Murray found that adapting to the technology and dealing with online platforms crashing is the hardest aspect of new online meets, but Murray is optimistic about online competitions continuing.
“It’s hard to compete when you cannot get into your competition ‘room,’” Murray said. “We had our state tournament last year in May, so the [Massachusetts Speech and Debate League (MSDL)] has really mastered the virtual set up.”
In addition to technological issues, there are many other downsides to online meetings such as the inability for the club members to hang out all day at tournaments or have team dinners after competitions, which normally bring the team close together and creates lasting memories and friendships. However, the move to virtual meetings has had many benefits.
“I have more availability to coach students, so I can work with them whenever,” Murray said. “We [also] need judges when we sign up for tournaments, so it’s been easier to find judges as they can judge in the comfort of their own homes. Competing virtually has been easier for me and parents as we don’t have to arrange carpooling to tournaments and other logistical planning. Families can [also] watch [competitions] live on Youtube if students make it to a final round.”
While the setting of the team’s practices and competitions may no longer look the same, the Walpole High speech and debate team has been able to provide the same outlet for students to have their voice heard as other activities such as drama and mock trial remain unable to perform.
By Valentine McLaughlin and Farrell Raeke
The COVID-19 outbreak has been an obstacle for everyone, and navigating the 2020-2021 school year during the pandemic has proven to be difficult.

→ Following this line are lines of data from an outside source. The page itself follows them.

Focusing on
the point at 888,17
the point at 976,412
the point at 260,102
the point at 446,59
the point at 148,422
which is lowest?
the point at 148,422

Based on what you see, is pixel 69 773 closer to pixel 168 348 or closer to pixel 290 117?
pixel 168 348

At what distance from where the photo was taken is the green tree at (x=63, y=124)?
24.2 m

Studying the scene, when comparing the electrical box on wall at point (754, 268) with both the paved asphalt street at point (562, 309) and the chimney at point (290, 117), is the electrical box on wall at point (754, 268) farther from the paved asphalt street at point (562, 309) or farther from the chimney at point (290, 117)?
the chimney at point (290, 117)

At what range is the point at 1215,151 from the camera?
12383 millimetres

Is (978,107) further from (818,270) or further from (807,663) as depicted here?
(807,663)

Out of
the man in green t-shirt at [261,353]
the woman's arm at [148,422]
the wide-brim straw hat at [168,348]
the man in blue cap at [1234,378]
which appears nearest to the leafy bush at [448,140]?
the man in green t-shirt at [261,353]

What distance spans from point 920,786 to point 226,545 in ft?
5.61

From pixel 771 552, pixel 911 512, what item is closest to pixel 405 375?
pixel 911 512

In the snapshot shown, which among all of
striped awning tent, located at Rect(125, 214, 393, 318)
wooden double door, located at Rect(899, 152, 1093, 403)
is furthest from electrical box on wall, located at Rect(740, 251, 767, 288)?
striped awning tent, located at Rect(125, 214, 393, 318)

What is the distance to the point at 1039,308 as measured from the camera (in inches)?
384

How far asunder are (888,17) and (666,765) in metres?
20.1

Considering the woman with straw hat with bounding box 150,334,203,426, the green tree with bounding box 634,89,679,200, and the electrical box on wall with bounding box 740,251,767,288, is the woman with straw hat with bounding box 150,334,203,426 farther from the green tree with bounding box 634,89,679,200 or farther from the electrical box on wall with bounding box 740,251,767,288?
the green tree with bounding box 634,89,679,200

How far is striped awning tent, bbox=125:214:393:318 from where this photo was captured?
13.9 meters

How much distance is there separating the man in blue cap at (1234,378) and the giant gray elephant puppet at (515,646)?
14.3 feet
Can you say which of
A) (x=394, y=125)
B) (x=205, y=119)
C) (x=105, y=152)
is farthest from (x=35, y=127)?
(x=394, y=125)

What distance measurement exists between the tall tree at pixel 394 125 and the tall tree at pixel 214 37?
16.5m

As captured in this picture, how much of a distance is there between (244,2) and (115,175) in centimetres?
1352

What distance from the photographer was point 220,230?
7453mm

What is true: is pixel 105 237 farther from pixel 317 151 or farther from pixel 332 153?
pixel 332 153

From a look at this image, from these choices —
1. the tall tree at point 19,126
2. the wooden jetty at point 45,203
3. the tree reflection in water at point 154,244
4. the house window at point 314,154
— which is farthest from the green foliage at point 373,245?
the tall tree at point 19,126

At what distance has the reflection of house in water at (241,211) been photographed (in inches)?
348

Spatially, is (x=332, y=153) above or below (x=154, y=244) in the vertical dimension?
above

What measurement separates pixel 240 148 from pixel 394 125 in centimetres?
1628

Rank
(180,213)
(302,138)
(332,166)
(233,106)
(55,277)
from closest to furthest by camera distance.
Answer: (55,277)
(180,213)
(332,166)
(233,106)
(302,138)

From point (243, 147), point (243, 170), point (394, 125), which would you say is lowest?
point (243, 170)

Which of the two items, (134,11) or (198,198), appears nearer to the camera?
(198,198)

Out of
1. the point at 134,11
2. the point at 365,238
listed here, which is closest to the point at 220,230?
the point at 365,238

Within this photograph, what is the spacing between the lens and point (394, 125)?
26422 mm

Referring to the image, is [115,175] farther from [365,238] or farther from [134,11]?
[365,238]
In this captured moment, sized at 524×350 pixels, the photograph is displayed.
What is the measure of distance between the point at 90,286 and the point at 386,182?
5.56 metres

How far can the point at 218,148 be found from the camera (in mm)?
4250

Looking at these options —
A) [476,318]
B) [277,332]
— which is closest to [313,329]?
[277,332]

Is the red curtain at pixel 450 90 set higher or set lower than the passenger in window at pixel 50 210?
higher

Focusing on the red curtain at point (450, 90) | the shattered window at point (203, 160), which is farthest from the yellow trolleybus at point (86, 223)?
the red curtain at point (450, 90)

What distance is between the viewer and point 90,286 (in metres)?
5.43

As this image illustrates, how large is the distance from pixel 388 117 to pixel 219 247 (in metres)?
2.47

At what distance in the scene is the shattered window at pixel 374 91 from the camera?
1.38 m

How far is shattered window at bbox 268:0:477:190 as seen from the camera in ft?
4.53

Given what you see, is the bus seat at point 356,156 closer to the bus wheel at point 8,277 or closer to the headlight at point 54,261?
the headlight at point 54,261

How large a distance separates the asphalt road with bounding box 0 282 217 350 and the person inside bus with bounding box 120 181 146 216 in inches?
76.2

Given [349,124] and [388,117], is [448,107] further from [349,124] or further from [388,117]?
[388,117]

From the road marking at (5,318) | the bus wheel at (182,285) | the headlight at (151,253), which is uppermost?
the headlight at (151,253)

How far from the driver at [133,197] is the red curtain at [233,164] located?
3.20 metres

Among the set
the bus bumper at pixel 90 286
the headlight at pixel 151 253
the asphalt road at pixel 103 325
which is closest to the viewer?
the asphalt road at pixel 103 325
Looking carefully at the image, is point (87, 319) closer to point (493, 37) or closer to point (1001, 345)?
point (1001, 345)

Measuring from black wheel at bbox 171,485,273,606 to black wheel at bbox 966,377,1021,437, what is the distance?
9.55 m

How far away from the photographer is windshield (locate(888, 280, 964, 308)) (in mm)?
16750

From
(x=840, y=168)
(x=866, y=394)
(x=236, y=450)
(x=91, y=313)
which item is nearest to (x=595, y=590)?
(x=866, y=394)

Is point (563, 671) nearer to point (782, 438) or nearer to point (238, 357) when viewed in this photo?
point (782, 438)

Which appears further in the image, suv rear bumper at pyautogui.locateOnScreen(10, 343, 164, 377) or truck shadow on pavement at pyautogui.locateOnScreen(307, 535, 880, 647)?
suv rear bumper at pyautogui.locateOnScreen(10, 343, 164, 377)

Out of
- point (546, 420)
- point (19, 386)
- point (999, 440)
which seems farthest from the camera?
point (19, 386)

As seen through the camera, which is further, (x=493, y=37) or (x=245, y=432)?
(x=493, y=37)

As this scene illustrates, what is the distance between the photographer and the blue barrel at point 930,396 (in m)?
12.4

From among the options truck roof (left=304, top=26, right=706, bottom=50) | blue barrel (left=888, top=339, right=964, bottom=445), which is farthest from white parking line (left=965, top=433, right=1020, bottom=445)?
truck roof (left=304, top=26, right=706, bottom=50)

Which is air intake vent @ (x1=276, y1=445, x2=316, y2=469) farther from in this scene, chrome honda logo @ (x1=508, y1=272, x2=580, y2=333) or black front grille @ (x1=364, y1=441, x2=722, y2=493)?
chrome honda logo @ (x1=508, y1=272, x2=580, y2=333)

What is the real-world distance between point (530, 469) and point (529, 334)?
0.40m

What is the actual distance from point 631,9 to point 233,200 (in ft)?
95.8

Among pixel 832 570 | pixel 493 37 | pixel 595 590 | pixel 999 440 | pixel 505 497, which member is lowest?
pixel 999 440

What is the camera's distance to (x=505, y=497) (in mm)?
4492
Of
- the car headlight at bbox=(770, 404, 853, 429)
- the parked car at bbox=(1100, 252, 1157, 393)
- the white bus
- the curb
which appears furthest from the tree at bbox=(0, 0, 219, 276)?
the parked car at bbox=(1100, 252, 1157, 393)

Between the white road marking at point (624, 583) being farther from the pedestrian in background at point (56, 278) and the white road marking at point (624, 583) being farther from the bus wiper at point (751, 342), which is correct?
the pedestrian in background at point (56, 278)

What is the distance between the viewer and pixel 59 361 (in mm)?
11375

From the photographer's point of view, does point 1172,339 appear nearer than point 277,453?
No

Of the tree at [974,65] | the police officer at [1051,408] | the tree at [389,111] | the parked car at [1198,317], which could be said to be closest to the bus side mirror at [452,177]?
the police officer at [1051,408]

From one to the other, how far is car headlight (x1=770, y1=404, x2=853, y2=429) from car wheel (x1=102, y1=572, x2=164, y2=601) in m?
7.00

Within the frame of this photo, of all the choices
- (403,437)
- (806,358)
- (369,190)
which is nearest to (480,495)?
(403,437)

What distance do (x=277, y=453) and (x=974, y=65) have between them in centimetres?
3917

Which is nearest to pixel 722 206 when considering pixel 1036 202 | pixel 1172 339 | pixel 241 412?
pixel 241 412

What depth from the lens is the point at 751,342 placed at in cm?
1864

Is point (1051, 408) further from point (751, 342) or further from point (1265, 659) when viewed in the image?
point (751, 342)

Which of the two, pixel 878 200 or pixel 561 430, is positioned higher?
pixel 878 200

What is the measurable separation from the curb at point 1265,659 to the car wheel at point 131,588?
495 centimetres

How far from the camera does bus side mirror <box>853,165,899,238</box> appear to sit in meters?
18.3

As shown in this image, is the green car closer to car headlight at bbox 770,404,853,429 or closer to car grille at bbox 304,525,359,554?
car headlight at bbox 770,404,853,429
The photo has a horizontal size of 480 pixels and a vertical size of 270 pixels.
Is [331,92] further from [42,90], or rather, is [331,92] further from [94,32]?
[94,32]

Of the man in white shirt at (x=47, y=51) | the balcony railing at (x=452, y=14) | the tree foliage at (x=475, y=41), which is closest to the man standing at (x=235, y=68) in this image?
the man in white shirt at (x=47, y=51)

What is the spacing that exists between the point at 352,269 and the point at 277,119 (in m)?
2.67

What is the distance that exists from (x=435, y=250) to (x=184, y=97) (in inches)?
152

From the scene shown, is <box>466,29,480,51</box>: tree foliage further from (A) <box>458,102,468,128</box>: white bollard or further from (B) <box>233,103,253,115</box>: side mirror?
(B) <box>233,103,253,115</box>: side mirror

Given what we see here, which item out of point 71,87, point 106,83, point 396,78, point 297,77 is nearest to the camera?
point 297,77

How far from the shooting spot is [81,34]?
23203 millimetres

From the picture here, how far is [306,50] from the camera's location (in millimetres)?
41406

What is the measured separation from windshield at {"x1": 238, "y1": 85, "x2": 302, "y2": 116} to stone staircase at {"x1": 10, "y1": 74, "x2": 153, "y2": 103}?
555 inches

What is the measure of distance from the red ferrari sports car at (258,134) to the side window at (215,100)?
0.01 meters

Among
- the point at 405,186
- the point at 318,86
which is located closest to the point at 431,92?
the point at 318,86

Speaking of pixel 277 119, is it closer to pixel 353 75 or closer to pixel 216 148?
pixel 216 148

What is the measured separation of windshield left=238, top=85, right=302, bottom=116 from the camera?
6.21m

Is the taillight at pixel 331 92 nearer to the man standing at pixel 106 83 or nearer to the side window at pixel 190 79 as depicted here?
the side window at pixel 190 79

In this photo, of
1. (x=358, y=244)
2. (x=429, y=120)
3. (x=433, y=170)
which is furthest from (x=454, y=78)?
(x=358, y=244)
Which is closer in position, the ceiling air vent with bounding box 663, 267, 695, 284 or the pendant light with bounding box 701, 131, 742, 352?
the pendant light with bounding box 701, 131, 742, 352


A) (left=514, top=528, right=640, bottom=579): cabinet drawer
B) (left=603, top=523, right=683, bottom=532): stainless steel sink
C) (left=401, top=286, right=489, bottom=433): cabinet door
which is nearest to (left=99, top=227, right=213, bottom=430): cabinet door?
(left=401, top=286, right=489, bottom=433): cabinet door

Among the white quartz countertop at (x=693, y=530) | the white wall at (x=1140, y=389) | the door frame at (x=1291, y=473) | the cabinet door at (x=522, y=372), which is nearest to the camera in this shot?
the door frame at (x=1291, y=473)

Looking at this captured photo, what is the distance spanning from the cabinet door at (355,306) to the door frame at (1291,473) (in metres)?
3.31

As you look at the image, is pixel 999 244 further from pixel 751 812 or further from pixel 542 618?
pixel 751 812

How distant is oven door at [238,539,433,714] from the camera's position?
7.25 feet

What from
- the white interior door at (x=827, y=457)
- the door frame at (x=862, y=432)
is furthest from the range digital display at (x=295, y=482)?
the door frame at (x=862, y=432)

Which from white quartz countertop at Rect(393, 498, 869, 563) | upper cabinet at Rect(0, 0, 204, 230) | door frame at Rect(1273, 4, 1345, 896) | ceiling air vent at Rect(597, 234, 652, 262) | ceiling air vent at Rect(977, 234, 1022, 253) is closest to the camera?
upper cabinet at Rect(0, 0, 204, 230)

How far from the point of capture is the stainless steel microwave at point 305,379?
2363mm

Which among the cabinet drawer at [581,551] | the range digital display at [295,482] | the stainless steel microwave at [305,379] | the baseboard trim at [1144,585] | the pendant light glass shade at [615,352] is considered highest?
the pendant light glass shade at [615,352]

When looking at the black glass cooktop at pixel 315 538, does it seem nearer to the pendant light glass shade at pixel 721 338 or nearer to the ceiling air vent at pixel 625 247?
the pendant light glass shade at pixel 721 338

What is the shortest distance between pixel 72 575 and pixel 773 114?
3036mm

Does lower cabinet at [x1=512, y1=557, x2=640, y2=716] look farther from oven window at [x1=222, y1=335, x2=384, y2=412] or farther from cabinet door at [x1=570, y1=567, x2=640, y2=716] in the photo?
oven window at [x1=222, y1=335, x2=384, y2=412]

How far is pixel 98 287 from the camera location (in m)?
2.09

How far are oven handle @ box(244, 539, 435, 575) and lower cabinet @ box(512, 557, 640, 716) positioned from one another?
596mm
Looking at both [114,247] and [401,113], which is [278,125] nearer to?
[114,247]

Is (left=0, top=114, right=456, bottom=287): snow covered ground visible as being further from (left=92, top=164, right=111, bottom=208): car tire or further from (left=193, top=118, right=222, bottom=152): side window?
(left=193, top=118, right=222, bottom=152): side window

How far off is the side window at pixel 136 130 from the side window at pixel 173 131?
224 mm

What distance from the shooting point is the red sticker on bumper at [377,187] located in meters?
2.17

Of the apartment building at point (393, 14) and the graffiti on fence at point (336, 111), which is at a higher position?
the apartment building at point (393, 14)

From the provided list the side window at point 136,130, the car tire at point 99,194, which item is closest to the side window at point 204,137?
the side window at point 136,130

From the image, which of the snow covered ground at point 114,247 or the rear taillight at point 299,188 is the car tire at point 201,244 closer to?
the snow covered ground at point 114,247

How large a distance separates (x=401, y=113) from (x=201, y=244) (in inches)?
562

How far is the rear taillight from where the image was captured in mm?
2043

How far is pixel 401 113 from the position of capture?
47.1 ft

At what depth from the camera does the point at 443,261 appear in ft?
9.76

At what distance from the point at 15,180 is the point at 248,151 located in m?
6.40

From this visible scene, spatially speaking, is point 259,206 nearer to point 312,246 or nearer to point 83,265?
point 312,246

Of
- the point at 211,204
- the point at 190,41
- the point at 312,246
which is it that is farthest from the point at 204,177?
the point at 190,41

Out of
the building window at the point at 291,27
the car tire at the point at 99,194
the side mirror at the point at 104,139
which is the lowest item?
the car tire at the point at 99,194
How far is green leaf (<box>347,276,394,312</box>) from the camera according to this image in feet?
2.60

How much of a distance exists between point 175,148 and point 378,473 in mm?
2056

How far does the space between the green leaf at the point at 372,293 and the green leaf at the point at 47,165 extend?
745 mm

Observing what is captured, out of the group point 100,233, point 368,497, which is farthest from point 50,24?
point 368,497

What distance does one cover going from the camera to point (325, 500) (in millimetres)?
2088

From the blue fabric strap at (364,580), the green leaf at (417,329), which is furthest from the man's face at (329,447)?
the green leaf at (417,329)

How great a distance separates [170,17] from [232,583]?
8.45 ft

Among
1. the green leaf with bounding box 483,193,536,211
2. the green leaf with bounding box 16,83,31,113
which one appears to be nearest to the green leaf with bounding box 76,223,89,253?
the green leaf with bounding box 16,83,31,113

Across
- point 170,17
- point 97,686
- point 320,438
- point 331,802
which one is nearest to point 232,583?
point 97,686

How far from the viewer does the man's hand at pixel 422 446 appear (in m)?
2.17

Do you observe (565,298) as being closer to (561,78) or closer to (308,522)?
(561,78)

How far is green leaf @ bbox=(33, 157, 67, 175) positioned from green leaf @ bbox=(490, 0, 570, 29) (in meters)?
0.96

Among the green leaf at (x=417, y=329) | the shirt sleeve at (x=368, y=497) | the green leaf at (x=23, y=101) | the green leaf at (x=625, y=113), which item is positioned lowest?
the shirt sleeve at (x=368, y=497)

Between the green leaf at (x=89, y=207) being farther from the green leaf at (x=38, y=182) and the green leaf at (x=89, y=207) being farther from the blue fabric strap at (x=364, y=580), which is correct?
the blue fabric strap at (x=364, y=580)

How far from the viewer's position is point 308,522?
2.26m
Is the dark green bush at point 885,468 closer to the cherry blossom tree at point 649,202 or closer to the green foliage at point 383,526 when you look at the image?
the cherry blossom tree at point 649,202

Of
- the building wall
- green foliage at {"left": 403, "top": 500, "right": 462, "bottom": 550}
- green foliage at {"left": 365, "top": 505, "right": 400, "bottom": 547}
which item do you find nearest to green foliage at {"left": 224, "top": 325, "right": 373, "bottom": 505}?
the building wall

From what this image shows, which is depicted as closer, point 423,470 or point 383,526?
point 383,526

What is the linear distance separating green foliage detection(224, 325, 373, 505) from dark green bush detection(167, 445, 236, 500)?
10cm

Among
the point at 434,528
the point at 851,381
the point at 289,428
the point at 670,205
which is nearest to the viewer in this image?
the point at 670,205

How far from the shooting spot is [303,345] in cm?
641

Despite the setbacks of not being able to meet in large groups and not having every student in school at the same time, clubs like the Student Council have been working hard to continue holding meetings and hosting events. While many things are different this year, not all of the changes have been negative. The Student Council has gained many members and working together they plan to pursue their goals of helping their community and keeping spirits high among their peers.
“This year is definitely different than past years. We are enforcing strict guidelines not only at meetings, but throughout school as well for our members,” Student Council president Edwin Ryan said.
In previous years, Student Council would hold an election in the fall for new members where each grade had a set number of openings. However, the club is now allowing any student to join in order to accommodate for all of the changes happening at the school.
“It’s unfortunate because a lot of enthusiastic and good kids usually run and don’t end up getting elected because there’s so many people running, but this year it’s great because now they can all be on,” Ryan said. “Hopefully with so many people, we’ll be able to get more events done.”
In the past the student council has participated in trips and activities to raise money and provide food to people in need. Going to food shelters and hosting an annual Pink Walk with the American Cancer Society are just some examples of how the student council helps their community, but because of the COVID-19 safety laws they are unable to hold these events this year. Instead, they have found different ways to continue fundraising while still being safe.
“This year we got creative and [did] a Trick or Treat event for elementary school and preschool families where we drop off goodie bags for the kids and they can step outside in their costumes to show them off,” Ryan said. “With this, we’re also asking for optional donations to American Cancer Society. We’re also hoping to do a fundraiser for Toys for Tots around the holidays and some more as the year goes on.”
Although many clubs are unsure of how they will run in the coming months, Student Council is dedicated to making the year as fun as possible for both club members and the student body.